───── DATA ─────

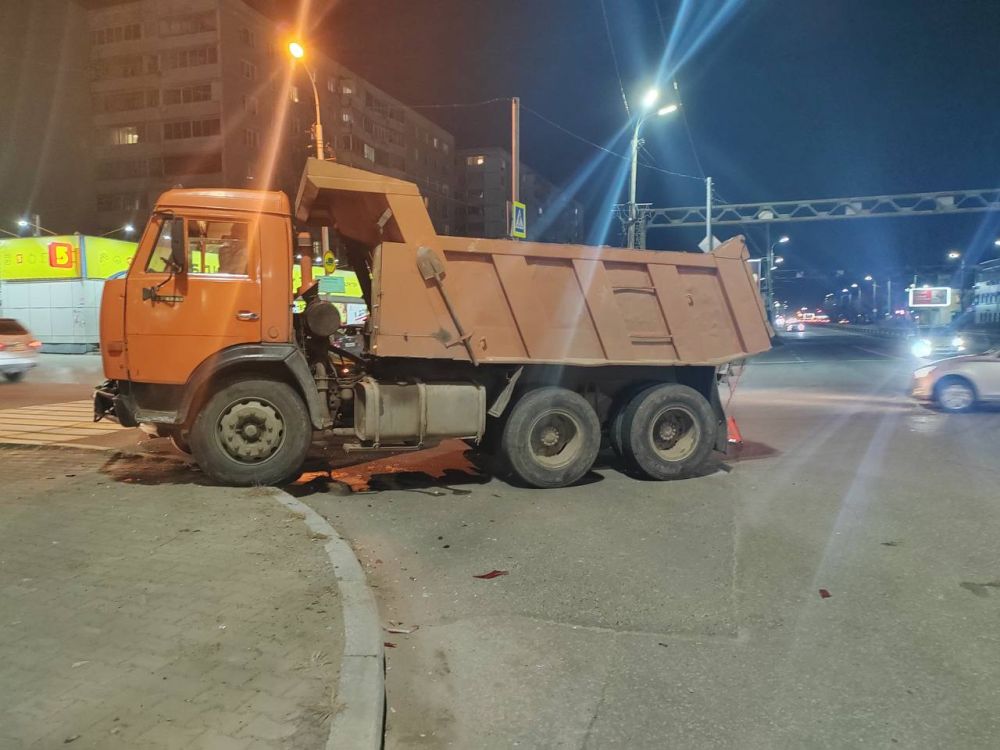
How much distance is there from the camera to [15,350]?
60.4 ft

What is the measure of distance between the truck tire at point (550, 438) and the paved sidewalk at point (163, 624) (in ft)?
8.38

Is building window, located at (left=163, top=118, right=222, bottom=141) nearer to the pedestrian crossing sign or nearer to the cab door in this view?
the pedestrian crossing sign

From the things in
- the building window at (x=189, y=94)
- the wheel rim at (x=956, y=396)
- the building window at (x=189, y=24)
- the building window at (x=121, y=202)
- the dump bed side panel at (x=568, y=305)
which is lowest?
the wheel rim at (x=956, y=396)

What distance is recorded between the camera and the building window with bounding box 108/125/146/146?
5891cm

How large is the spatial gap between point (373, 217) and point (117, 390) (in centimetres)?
324

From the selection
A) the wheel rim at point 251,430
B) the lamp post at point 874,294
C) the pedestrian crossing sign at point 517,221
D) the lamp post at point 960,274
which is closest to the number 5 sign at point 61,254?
the pedestrian crossing sign at point 517,221

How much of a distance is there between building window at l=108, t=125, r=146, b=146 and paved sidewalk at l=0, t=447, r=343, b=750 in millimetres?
61597

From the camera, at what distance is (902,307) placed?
320 ft

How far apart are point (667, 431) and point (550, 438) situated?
5.03 feet

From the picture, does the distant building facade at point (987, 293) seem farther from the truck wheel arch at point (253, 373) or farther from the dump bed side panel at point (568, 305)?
the truck wheel arch at point (253, 373)

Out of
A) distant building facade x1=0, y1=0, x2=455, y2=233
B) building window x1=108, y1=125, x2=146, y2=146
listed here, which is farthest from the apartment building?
building window x1=108, y1=125, x2=146, y2=146

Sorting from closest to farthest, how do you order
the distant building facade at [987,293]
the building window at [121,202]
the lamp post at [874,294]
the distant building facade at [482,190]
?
1. the building window at [121,202]
2. the distant building facade at [987,293]
3. the distant building facade at [482,190]
4. the lamp post at [874,294]

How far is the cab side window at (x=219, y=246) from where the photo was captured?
715cm

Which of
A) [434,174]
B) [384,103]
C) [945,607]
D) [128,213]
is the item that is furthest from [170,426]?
[434,174]
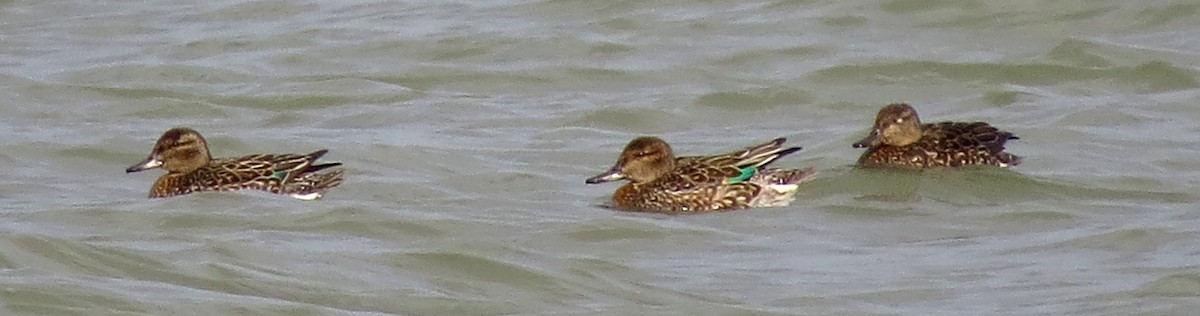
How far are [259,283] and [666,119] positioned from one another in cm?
556

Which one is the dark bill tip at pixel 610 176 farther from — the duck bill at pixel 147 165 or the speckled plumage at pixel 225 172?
the duck bill at pixel 147 165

─────

--- PROBLEM ---
Each entry shown above must be quoted exactly, with its pictures left out.

--- EXPECTED OUTPUT ---
How much distance is there from the camera to [15,350]?
60.4 ft

What is the measure of distance between the truck tire at point (550, 438) and the paved sidewalk at point (163, 624) (in ft)?
8.38

Is building window, located at (left=163, top=118, right=222, bottom=141) nearer to the pedestrian crossing sign or nearer to the cab door in this view?
the pedestrian crossing sign

From the things in
- the building window at (x=189, y=94)
- the wheel rim at (x=956, y=396)
- the building window at (x=189, y=24)
- the building window at (x=121, y=202)
- the dump bed side panel at (x=568, y=305)
which is lowest?
the wheel rim at (x=956, y=396)

What distance is recorded between the camera and the building window with bounding box 108/125/146/146?
5891cm

How large is the spatial gap between point (373, 217) and point (117, 390) (in centimetres)?
324

From the selection
A) the wheel rim at point 251,430
B) the lamp post at point 874,294
C) the pedestrian crossing sign at point 517,221
D) the lamp post at point 960,274
which is closest to the number 5 sign at point 61,254?
the pedestrian crossing sign at point 517,221

How much of a distance is there between building window at l=108, t=125, r=146, b=146 and paved sidewalk at l=0, t=447, r=343, b=750 in millimetres?
61597

From the camera, at what distance is (902,307) placed?
320 ft

How far apart are point (667, 431) and point (550, 438) situated?
5.03 feet

From the picture, does the distant building facade at point (987, 293) seem farther from the truck wheel arch at point (253, 373) or farther from the dump bed side panel at point (568, 305)?
the truck wheel arch at point (253, 373)

Out of
A) distant building facade x1=0, y1=0, x2=455, y2=233
B) building window x1=108, y1=125, x2=146, y2=146
listed here, which is farthest from the apartment building?
building window x1=108, y1=125, x2=146, y2=146

Sorting from closest to farthest, how do you order
the distant building facade at [987,293]
the building window at [121,202]
the lamp post at [874,294]
the distant building facade at [482,190]
?
1. the building window at [121,202]
2. the distant building facade at [987,293]
3. the distant building facade at [482,190]
4. the lamp post at [874,294]

How far is the cab side window at (x=219, y=246) from where the photo was captured?
715cm

Which of
A) [434,174]
B) [384,103]
C) [945,607]
D) [128,213]
is the item that is furthest from [170,426]?
[434,174]
How far are [259,283] and [666,119] positioned from one another in cm?
556

Which one is the dark bill tip at pixel 610 176 farther from — the duck bill at pixel 147 165 or the speckled plumage at pixel 225 172?
the duck bill at pixel 147 165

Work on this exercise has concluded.